◆ Instructions:
- 1) According to the article on cloning a mouse from a drop of blood, why does the type of somatic cell used in cloning matter? Answer in one to three sentences.
- 2) Continue the article on cloning a mouse from a drop of blood from its final sentence onward.

◆ Extracted text:

Friday 28 June 2013

SCIENCE



                                    A single drop of blood helps clone a mouse

Tokyo Scientists have for the first time cloned a mouse from a single drop of blood.

Researchers used circulating blood cells collected from the tail of a donor mouse to produce the clone. 

The female mouse cloned from a peripheral leukocyte proved to be fertile by natural mating, and lived for a normal lifespan, researchers said. 

Researchers at the 
RIKEN Center for Developmental Biology in Kobe, Japan, devised a technique to avoid the diminishing returns of recloning the same cell. 

Success rates increased from the standard 3% in first-generation clones to 10% in first-generation and 14% in higher-generation clones, researchers said. 

The type of somatic cell used for this process is critical and depends largely on its efficiency in producing live clones, as well as its ease of access and readiness for experimental use.

◆ Given data:

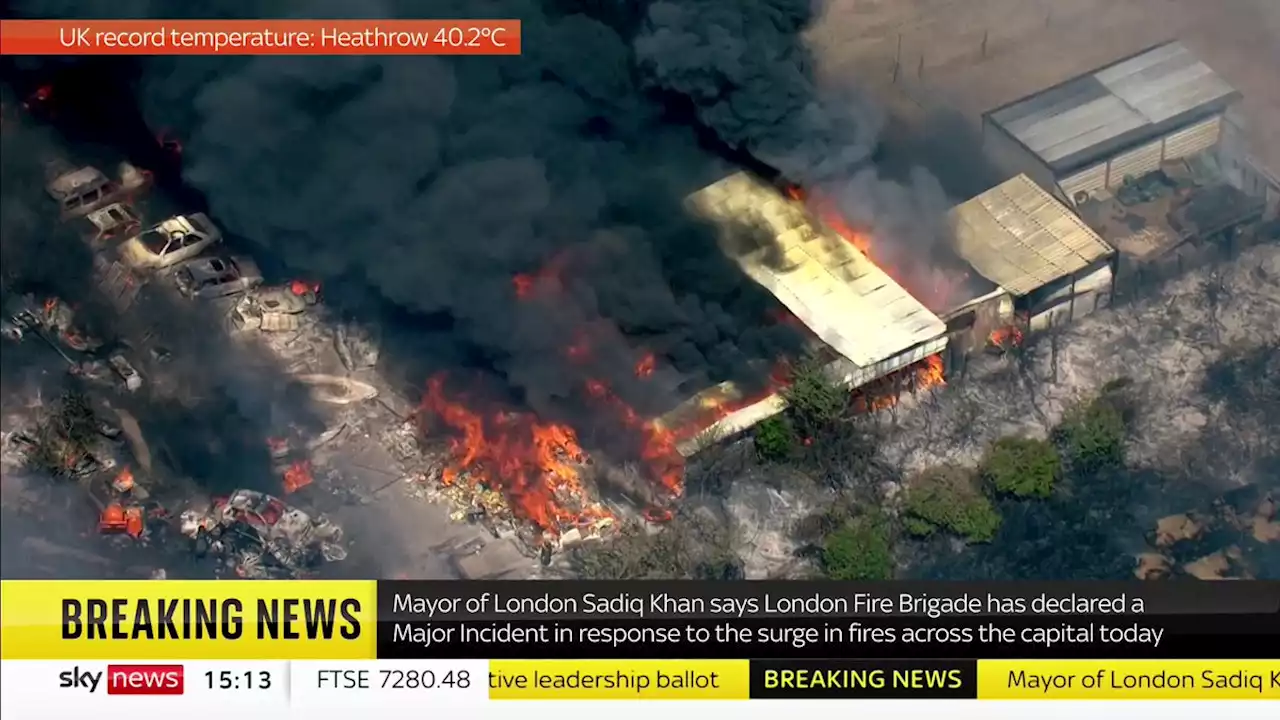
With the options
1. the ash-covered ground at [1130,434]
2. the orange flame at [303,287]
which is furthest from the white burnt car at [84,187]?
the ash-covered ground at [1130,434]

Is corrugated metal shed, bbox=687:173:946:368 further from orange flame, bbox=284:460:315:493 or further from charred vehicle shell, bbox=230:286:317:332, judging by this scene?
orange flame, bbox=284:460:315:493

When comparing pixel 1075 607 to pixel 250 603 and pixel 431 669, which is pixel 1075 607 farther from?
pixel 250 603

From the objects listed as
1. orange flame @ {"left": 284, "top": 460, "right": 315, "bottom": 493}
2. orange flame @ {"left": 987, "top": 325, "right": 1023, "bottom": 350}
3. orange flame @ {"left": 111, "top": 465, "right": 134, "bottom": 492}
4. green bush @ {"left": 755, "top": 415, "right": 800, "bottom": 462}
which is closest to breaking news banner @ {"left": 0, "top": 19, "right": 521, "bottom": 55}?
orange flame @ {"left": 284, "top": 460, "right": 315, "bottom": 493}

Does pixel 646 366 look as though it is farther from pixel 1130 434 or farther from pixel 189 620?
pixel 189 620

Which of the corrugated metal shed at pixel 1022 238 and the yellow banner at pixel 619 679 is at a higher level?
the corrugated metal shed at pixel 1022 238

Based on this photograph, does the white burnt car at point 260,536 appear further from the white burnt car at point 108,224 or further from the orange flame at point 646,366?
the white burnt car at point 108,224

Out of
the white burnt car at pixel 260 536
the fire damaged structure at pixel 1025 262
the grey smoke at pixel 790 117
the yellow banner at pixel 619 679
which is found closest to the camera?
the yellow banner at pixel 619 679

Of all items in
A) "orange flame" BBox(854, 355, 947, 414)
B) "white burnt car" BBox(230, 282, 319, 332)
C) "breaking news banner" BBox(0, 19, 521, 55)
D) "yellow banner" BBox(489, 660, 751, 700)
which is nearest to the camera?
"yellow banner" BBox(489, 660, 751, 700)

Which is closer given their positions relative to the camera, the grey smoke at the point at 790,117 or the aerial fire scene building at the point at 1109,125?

◆ Set of answers:
- 1) The type of somatic cell is critical because the process depends largely on how efficiently that cell produces live clones. It also depends on how easy the cell is to access and how ready it is for experimental use.

- 2)
While cumulus cells, which surround oocytes in the ovarian follicle and after ovulation, are currently the preferred cell type, Dr Satoshi Kamimura, Atsuo Ogura, and colleagues questioned whether white blood cells (or leukocytes) collected from an easily accessed site, such as a tail, would be effective donor cells. Such cells would allow for repeated sampling with minimal risk to the donor mouse. 

There are five different types of white blood cells and, as expected, the researchers found that lymphocytes were the type that performed the most poorly: only 1.7% of embryos developed into offspring.